I am on zen which you can consider to be as vertical tab mode in FF as well (considering zen is based on FF) (but all be it, I love how slick zen looks! Zen is amazing)

And I have the same texture too! I hadn't observed it until your message

seszett18 days ago

Unless I misunderstand something, that texture is not especially related to Firefox or vertical tabs.

I have it both under Firefox or Chromium, and whether my tabs are vertical or not. It's just the website's background.

billyjobob18 days ago

My ISP added IPv6 support and my router began handing out IPv6 addresses. How did I know this?

1. My AppleTV began stuttering during playback.

2. My old iMac began crashing every time it connected to the wifi.

At least the iMac has an option to disable IPv6. The AppleTV has no such option so I had to do it in the router.

jakey_bakey18 days ago

It always sends me to sleep when IP enthusiasts lament the lack of adoption for IPv6.

It's obvious to anyone that looks at the two formats that any kind of hacky workaround like NAT gateways will be preferable indefinitely to actually adopting the monstrosity that is IPv6.

shmerl18 days ago

NAT is the monstrosity, not IPv6.

dist-epoch18 days ago

But has the nice side-effect of working as a firewall, before traffic gets to you.

RiverCrochet18 days ago

- Did you disable UPnP on your router? If not, any device behind the router can simply ask the router to open a port, typically without authentication, bypassing this "firewall" completely.

- TURN and STUN trivially bypass this side-effect, and a side effect of that is a third party has to often be involved, which can be collecting data later leaked or used against you.

- The monstrosity of NAT is that it's the core thing that drives centralization - because of NAT any two Internet hosts generally have to involve a third party to communicate, a third party which again, can be collecting data later leaked or used against you.

If you don't care about the security implications of the above, then you don't really care about the "firewall" either.

+1
dist-epoch17 days ago
+1
cyberax18 days ago
ianburrell18 days ago

IPv6 routers use a stateful firewall just like NAT includes. Just without the problems of NAT.

+1
simoncion18 days ago
shmerl18 days ago

No, it does not. Always use a firewall if you need a firewall. NAT is not a replacement for it.

megous17 days ago

You just have outbound NAT enabled, so that your internal nodes can access the internet, no mapping to any internal nodes is set from the outside and no firewall. (just NAT alone) So all packets to your router's address will terminate at the router. Right?

OK, let's say I send a packet to your router's external interface with destination IP set to internal address of one of nodes in your network.

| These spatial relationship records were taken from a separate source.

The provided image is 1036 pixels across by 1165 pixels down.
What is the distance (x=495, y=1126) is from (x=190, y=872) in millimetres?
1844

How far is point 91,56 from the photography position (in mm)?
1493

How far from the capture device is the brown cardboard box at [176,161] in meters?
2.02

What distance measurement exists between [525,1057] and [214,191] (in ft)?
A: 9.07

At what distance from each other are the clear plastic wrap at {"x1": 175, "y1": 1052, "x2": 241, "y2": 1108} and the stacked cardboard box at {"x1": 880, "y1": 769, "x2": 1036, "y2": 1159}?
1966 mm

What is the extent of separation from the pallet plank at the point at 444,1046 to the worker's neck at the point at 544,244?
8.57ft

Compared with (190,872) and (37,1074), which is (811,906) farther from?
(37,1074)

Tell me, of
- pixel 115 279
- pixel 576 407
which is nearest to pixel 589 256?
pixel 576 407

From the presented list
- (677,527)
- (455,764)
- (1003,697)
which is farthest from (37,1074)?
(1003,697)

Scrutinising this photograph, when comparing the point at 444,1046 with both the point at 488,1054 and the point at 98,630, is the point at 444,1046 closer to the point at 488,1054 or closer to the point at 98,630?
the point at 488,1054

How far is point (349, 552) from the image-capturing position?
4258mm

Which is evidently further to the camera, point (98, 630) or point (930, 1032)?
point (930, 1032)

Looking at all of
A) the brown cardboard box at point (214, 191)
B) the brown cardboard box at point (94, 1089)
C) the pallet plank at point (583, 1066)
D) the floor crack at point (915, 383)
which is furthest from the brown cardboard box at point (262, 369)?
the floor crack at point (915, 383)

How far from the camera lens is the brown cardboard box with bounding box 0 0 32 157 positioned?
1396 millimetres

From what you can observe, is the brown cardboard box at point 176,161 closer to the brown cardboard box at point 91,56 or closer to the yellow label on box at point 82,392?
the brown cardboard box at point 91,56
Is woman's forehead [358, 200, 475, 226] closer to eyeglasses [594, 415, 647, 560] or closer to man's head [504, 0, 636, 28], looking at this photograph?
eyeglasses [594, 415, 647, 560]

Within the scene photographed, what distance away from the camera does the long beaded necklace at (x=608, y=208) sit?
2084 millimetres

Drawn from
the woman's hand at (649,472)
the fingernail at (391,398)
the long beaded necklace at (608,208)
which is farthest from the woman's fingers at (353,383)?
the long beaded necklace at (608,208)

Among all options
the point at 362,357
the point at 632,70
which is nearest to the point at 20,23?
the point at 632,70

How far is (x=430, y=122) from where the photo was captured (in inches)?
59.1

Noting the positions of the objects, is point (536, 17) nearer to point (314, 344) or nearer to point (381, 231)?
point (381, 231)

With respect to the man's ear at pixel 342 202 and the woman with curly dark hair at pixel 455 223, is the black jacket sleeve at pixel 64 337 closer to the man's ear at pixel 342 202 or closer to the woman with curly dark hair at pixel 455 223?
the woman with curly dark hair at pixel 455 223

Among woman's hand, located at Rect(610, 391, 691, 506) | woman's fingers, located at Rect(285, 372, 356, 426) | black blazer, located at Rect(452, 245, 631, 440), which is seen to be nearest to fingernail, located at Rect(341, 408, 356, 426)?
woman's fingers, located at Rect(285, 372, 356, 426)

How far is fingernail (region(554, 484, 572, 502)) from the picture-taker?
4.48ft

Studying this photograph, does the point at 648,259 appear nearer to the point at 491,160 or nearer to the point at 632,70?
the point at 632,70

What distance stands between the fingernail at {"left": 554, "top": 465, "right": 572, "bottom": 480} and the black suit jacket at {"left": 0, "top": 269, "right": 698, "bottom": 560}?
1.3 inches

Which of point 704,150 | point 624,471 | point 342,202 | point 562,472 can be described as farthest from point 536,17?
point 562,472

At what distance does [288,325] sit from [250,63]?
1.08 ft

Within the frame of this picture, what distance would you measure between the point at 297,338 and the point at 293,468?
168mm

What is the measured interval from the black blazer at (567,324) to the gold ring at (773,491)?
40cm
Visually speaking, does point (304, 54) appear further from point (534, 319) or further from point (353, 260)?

Will it reach your internal host? Will I get a response? ;-) I hope you now appreciate how NAT is not a firewall at all.

9rx18 days ago

NAT has the side-effect of working as a shower curtain. It will mostly keep light drops of water out, but will not stand up to a fire.

Dylan1680717 days ago

Having one and a half firewalls doing overlapping work and making things more complicated is not what I call nice.

kalleboo17 days ago

The real hacky workaround that we have adopted is just centralizing the whole internet in like 5 giant companies and making everyone else into passive consumers who can't even make a voice call to each other without giving some form of payment to a cloud giant.

8bitsrule17 days ago

This article would be more useful if it started with an abstract.

chromehearts18 days ago

IPv6 will change the world. Believe in it

grishka18 days ago

How many more decades will I have to wait to have IPv6 from my ISP though?

simoncion18 days ago

Try switching ISPs. [0] Even Comcast provided me IPv6 service fifteen, twenty years ago.

[0] Yes, I am aware that that's simply not possible for most folks. I used to be most folks, so I definitely know.

grishka17 days ago

You're underestimating just how rare IPv6 is in my country. It's mostly found only in datacenters.

simoncion14 days ago

> underestimating

How could I have even begun to estimate? At the time I wrote my comment, I had zero information on which to base an estimate.

Barathkanna17 days ago

TLDR: IPv4 is fully exhausted and no longer growing. Internet growth now depends on IPv6 adoption and address sharing, but IPv6 rollout is still uneven across regions.